The exact schedule has yet to be announced and tickets have not yet gone on sale, but weekday northbound train 176 to Boston will likely depart the Roanoke around 6:20 a.m. and the weekday southbound train 171 from Boston will arrive there shortly before 10:00 p.m. On weekends, northbound train 156 to New York will likely leave Roanoke around 8:50 a.m. and southbound train 147 (Saturdays from Springfield, Mass.) or 145 (Sundays from New York) will arrive there between 9:30 and 10:00 p.m. Travel time from Roanoke to Washington will be about five hours; to New York will be just under nine hours.

Amtrak has been conducting test runs over Norfolk Southern’s ex-Norfolk & Western trackage between Lynchburg and Roanoke during June and July using a typical Northeast Regional Amfleet I consist. The first revenue trainset will be brought to Roanoke during the day on Monday, Oct. 30, for a ribbon-cutting ceremony and will lay over in preparation for Tuesday morning’s inaugural revenue departure.

The Roanoke station will be located on Norfolk Avenue downtown near the city’s bus hub, roughly across the four-track main line from the 1946-built mid-20th century Norfolk & Western depot, now housing the O. Winston Link Museum and a regional visitors’ center. An 800-foot high-level platform fully covered by a canopy, long enough to berth a typical eight-car Northeast Regional consist and compliant with Amtrak standards, is being built there.

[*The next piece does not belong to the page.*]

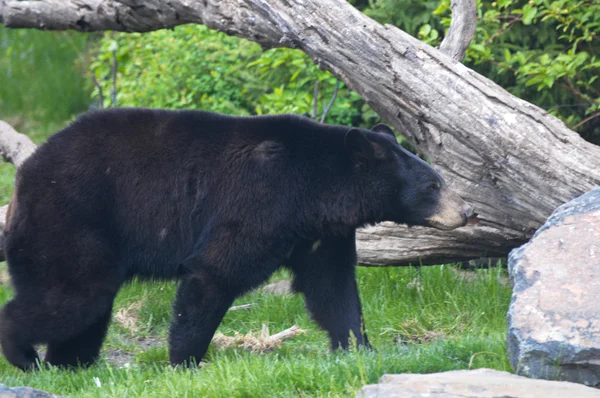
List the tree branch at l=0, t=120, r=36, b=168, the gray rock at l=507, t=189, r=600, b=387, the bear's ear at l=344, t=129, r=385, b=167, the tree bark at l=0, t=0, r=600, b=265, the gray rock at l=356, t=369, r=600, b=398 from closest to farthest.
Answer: the gray rock at l=356, t=369, r=600, b=398 < the gray rock at l=507, t=189, r=600, b=387 < the bear's ear at l=344, t=129, r=385, b=167 < the tree bark at l=0, t=0, r=600, b=265 < the tree branch at l=0, t=120, r=36, b=168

The long-planned service extension, work on which began three years ago, comes thanks to the Commonwealth of Virginia’s unique purchase of service arrangement with Norfolk Southern, wherein the state purchases a certain amount of capacity from the railroad, allowing it to pay for necessary track upgrades, in exchange for a commitment to host the passenger train and meet certain performance standards. The Roanoke extension cost the Virginia commonwealth $100 million.

The department has plans to extend passenger service further southwest to Bristol, Va., over the ex-Norfolk & Western, but this would require a reworking of the trains’ schedules to avoid unattractive early departure times or late arrival times southwest of Roanoke.